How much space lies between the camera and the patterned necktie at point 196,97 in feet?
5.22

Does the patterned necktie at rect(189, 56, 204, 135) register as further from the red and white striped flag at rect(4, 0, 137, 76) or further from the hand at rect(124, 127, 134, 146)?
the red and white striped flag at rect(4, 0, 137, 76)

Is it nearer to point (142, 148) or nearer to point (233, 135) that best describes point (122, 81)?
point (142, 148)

——————

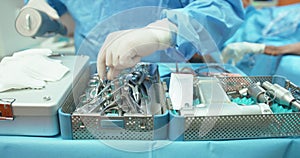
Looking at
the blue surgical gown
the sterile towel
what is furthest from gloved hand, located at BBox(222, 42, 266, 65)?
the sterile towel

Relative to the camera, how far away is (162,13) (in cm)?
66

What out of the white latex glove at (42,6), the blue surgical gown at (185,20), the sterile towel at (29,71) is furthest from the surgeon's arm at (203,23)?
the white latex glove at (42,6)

——————

**Requirement:**
Please count the lines in the records above that contain the string "necktie", treating uppercase and lowercase as different. Reply with the number alone.

**The result:**
2